If you’re like most people, you drive your car to and from work, plus errands and recreation.  Let’s call it 20 hours of use for the 112 hours per week you’re awake, or 18%.  In theory, any mobility scheme that increases capacity utilization will cause a proportional decrease in car sales. There is a variety of schemes, known collectively as Mobility as a Service.

“The success of a MaaS provider will be determined by how much utilization they can gain from their accessible fleet.”

Uber is the obvious example.  It increases utilization for the drivers, and reduces the riders’ inclination to buy a car of their own.  I meet people every day who won’t buy a car, or won’t buy a second car, because Uber meets their occasional driving needs.  In major urban areas, people have long gotten by without cars.  The way I see it, Uber has widened this circle out into the suburbs.

Uber will also take a bite out of traditional car rental, as will hourly rental services like Maven. Maven is basically Uber without the driver, good for business travelers who just want to attend their meeting and go back to the hotel.  Business travelers I know will often choose Uber over Hertz, depending on the city.

“Millennials like having an easy process, but they hate commitment,” Bauer said. “I think the next step for leasing has to be no fixed term, or a different way of term.”

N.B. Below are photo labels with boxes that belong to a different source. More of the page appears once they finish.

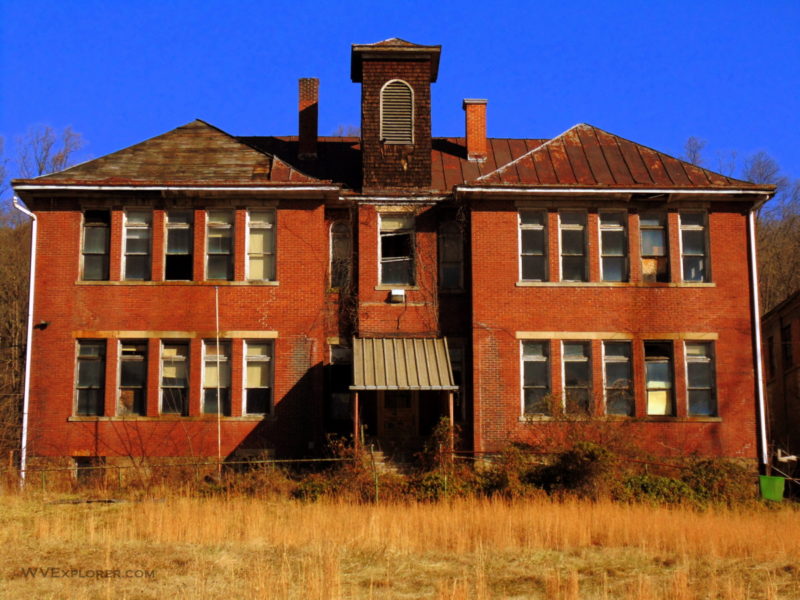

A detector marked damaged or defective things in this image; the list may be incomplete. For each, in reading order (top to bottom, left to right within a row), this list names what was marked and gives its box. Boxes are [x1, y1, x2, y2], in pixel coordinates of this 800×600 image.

broken window [82, 210, 110, 280]
broken window [123, 211, 152, 282]
broken window [164, 211, 192, 282]
broken window [205, 211, 233, 282]
broken window [247, 211, 276, 282]
broken window [330, 220, 352, 288]
broken window [382, 214, 416, 284]
broken window [438, 221, 462, 292]
broken window [520, 211, 552, 282]
broken window [564, 212, 588, 282]
broken window [596, 212, 628, 282]
broken window [636, 214, 668, 282]
broken window [680, 212, 708, 282]
broken window [75, 340, 104, 414]
broken window [119, 342, 147, 418]
broken window [161, 342, 189, 418]
broken window [203, 340, 231, 414]
broken window [245, 340, 274, 414]
broken window [524, 342, 552, 418]
broken window [564, 340, 592, 414]
broken window [604, 342, 636, 418]
broken window [640, 340, 672, 414]
broken window [684, 342, 716, 418]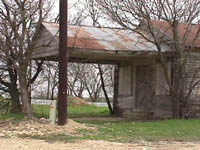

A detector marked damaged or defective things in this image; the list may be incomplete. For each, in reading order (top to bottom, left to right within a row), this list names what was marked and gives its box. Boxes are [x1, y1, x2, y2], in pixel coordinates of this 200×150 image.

rusty metal roof [43, 21, 168, 52]
rusty metal roof [152, 20, 200, 47]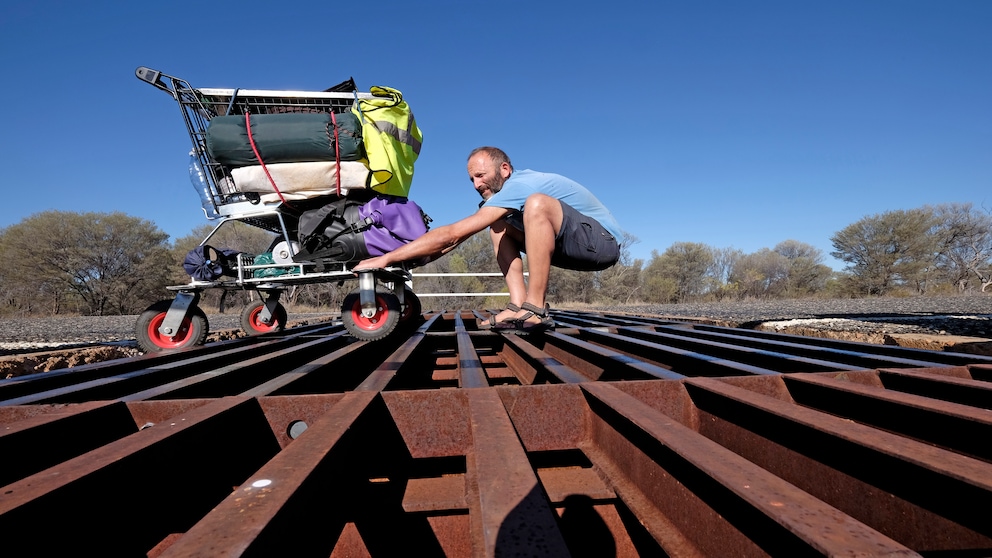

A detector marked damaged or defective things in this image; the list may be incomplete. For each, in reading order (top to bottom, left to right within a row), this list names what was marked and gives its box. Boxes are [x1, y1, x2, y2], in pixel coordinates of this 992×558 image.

rusty steel bar [1, 312, 992, 556]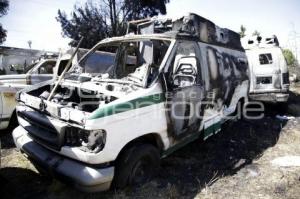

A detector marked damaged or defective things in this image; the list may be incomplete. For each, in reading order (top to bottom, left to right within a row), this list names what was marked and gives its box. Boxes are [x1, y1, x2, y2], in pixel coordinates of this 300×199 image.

destroyed windshield [69, 39, 169, 86]
burned van [12, 13, 248, 191]
charred vehicle [12, 13, 250, 191]
damaged door [164, 41, 204, 139]
charred vehicle [243, 35, 290, 102]
burned van [243, 35, 290, 102]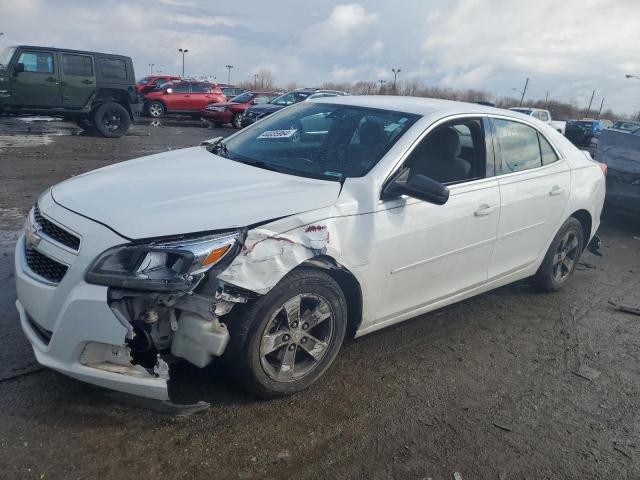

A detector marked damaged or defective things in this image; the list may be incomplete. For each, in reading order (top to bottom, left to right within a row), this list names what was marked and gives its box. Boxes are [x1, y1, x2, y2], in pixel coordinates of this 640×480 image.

Here in Atlanta, we have two subscription car programs, Flexdrive and Clutch.  It is wonderful to live in the nexus of so much new-auto activity.  Flexdrive is a joint venture of Cox Automotive and Holman Auto Group.  You choose from a variety of vehicles, and your monthly subscription includes insurance, maintenance, and roadside assistance.

The average car payment in America is $500.  Depending on the figures you use for gas, insurance, and maintenance, your car costs at least $7 per hour of use.  This may sound fanciful, accounting for the car as a utility, but this is exactly the way a new generation of mobility providers look at it.  A monthly subscription of $500 is the price point advertised by Fair.  Zipcar and Maven hourly rates start at $8.

The chart above shows that car sales per capita have declined, in fits and starts, by about one in six over the last forty years.  This reflects trends like gradually increasing urbanization and longer-lived cars, which are minor worries for our industry.  Increasing utilization, through various forms of renting and sharing, has the potential to be a major worry.